Here is everything we know about it so far — subject to its approval.


The Government appears set to stick with its current strategy of living with Covid-19, rather than adopting a "zero Covid" strategy recently advocated by a number of politicians and health experts.

The Taoiseach and Tánaiste have both rejected the strategy a number of times, insisting it would not work due to the State's shared border with Northern Ireland.

The Irish Times reports that the revised plan is essentially a “development” of, rather than “radical departure” from current plans.

It is not expected to repeat the roadmap out of lockdown seen last summer, when dates were associated with the return of different activities and sectors.

Lockdown restrictions


The revised plan is expected to extend current Level 5 lockdown restrictions into April, when another review will take place.

Taoiseach Micheál Martin has indicated that significant restrictions will continue past March 5th — the current date they are set to elapse.
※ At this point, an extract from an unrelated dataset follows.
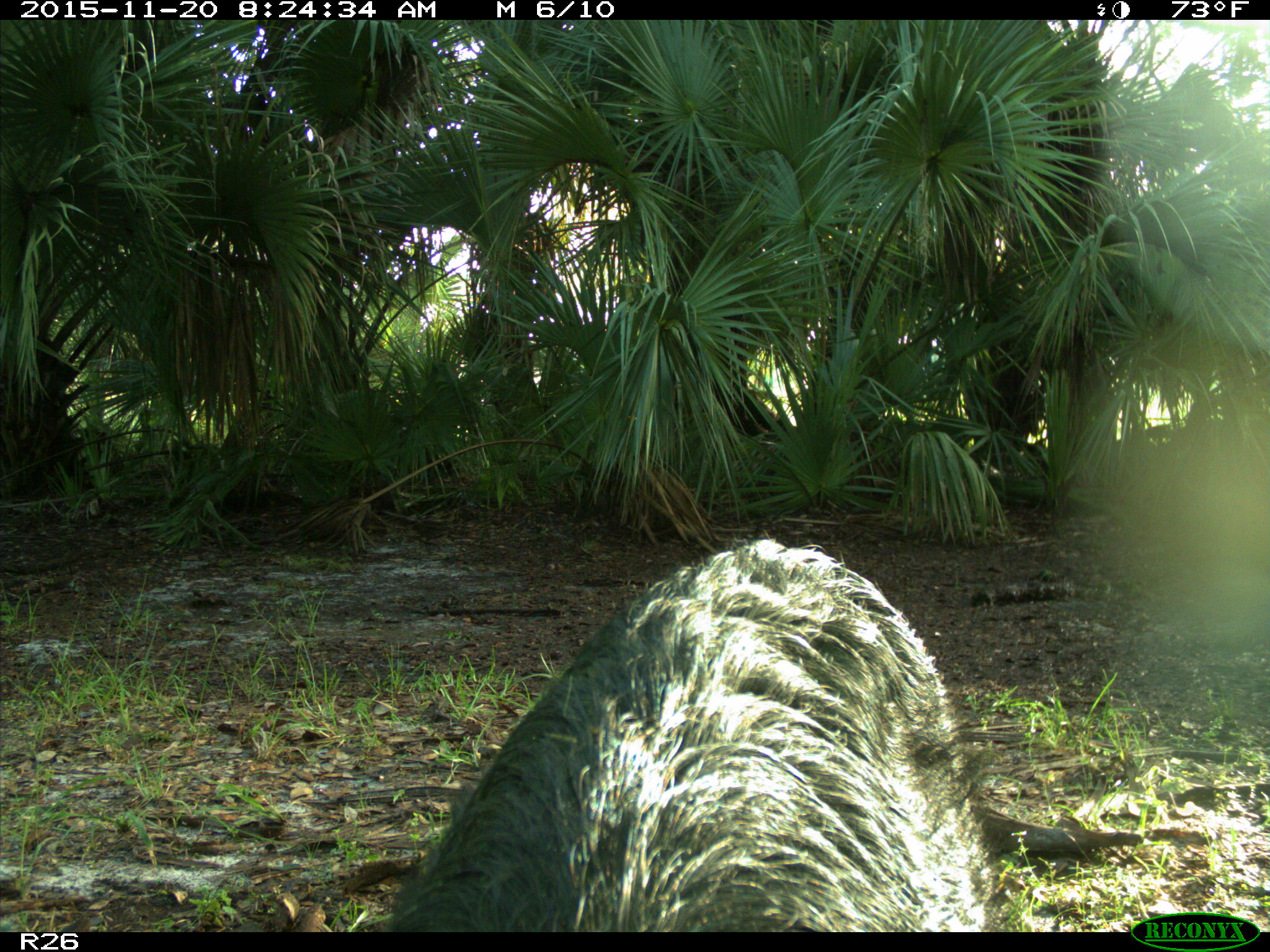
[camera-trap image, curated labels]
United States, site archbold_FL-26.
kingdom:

Nphet has advised that current restrictions should be extended beyond the current cut-off date, with the opening of schools and childcare happening on a “cautious and phased basis”.


Classroom returns will begin on a phased basis in March, it has been indicated.

By March 1st, it is expected that junior and senior infants, first and second class students will return at primary school level. At secondary school level, it is expected that Leaving Certificate students will return.

By March 15th, it is expected that other primary school students and fifth year students at secondary school level will return.

By April 12th, remaining secondary school students are expected to return following the Easter holidays.


Although no decisions have yet been reached, there may be some easing of restrictions surrounding meeting in parks and other outdoor settings. This may be a potential concession made by Government, on the understanding that such meetings are already taking place.

It is considered unlikely that socialising in private gardens will be permitted.

Outdoor sports are also not expected to be permitted during any immediate review of restrictions.

Retail and business

A reopening of sectors such as non-essential retail or personal services such as hairdressing is not under consideration.

Though a reopening of the construction sector on March 5th was originally indicated, it is now also considered unlikely.

Travel restrictions

Any relaxing of the five-kilometre limit on non-essential travel is considered unlikely before restrictions are reviewed again in April.

An update on the implementation of mandatory quarantines in designated hotels for travellers from “high-risk” countries is expected, after the Minister for Justice said hotels could be operationalised in three to four weeks if necessary legislation is passed.


The Government is expected to announce changes to the State’s vaccine rollout schedule, with people suffering from respiratory illnesses likely to be offered earlier vaccination.